PRH:What book (fiction or nonfiction) helped you see the world in a different light?

MT: I remember reading The Gulag Archipelago in my twenties and being awed by the seemingly boundless capacity for evil in people. That book really freaked me out. It probably changed the way I think about things. It may even come out just a little bit even in this book about the 2016 campaign, where throughout the year I kept reminding myself not to expect people to be anything but horrible. If there’s a lower place for people to go, they’ll eventually find it.

PRH:Faulkner said a writer needs three things: experience, observation, and imagination. Do you use all three equally, rely on one over another, or toss out that framework altogether?

MT: The reason I’m in journalism and not writing novels is because I’m very bad at inventing details. My fiction for this reason is really terrible, just hilariously bad! In journalism you have to make up for whatever you lack in imagination by finding enough true details to bring a story to life. So in that sense I guess I probably fall more on the observation and experience side of the spectrum.

PRH:To the aspiring writer, what advice would you give? What advice helped you become the writer you are today?

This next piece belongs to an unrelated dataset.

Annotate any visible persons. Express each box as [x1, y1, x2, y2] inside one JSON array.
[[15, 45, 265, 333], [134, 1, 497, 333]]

MT: When I was about nineteen, a professor in college sat me down once with a sad look on his face and said to me, almost like he was giving a cancer diagnosis, “You’re going to be a writer.” If you’re old enough to read this, you probably already know if this is your fate, too.

The only rule is you have to write millions of words continuously until your death. If you have no problem with that, you’ll probably be fine. Conversely if you can imagine not doing that, you probably shouldn’t try to be a writer.